Let η denote the baseline carbon price, m the price‑tier interval, β the increment per tier, and σ the abatement compensation coefficient. The carbon trading cost—which completes the internalization of environmental externalities into explicit, quantifiable cost—is:

${{D}_{2}}=\left\{ \begin{align}  & \eta \left( 1+4\sigma  \right){{S}_{TO}},{{S}_{TO}}<-3m \\ & \eta \left( 1+3\sigma  \right){{S}_{TO}},-3m\le {{S}_{TO}}<-2m \\ & \eta \left( 1+2\sigma  \right){{S}_{TO}},-2m\le {{S}_{TO}}<-m \\ & \eta \left( 1+\sigma  \right){{S}_{TO}},-m\le {{S}_{TO}}<0 \\ & \eta {{S}_{TO}},0\le {{S}_{TO}}<m \\ & \eta \left( 1+\beta  \right)\left( {{S}_{TO}}-m \right)+\eta \left( 1+\beta  \right)m,m\le {{S}_{TO}}<2m \\ & \eta \left( 1+2\beta  \right)\left( {{S}_{TO}}-2m \right)+\eta \left( 2+2\beta  \right)m,2m\le {{S}_{TO}}<3m \\ & \eta \left( 1+3\beta  \right)\left( {{S}_{TO}}-3m \right)+\mu \left( 3+3\beta  \right)m,3m\le {{S}_{TO}} \\ \end{align} \right.$                      (21)

Here, the carbon price is a core policy variable determining the economic penalty of emissions. With this cost term, carbon trading ceases to be an exogenous, vague constraint and becomes a concrete component of the objective, co‑optimized alongside fuel and O&M costs.

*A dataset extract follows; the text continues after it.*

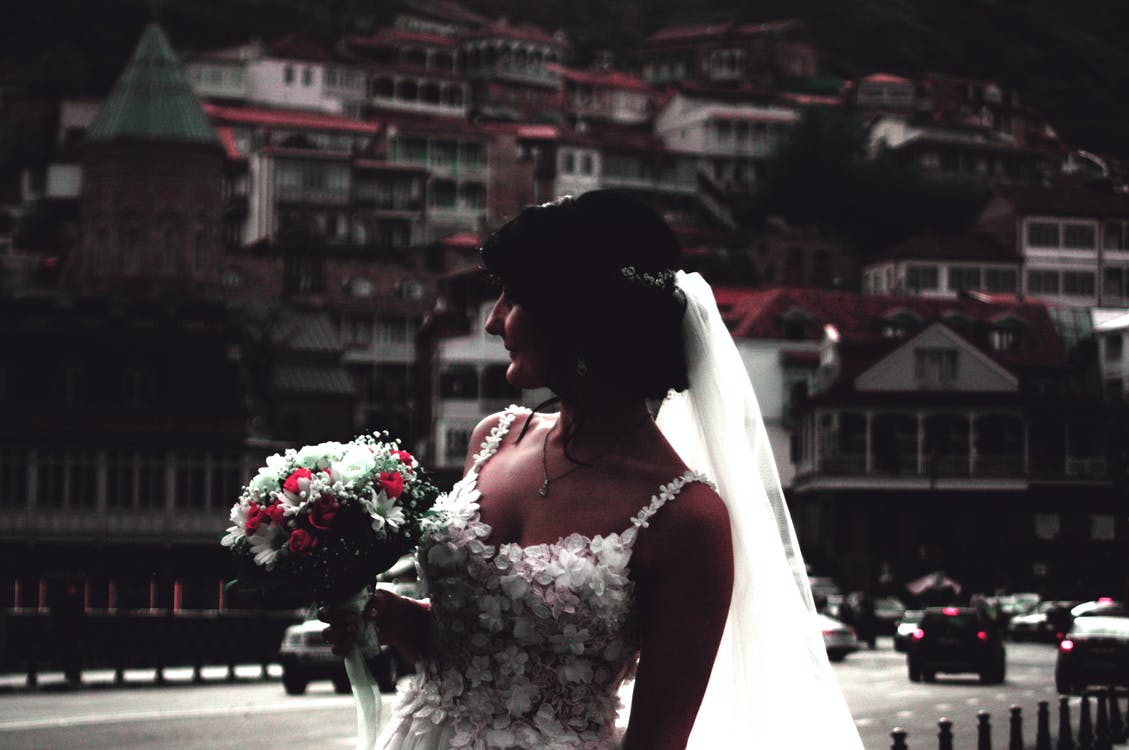 Woman Wearing White Wedding Gown Holding Flower Bouquet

Finally, the total optimization objective includes both carbon trading and operating costs to realize genuine economic-environmental co‑optimization. Each dispatch decision simultaneously weighs direct economic outlays and compliance costs:

$D=MIN\left( {{D}_{1}}+{{D}_{2}} \right)$                    (22)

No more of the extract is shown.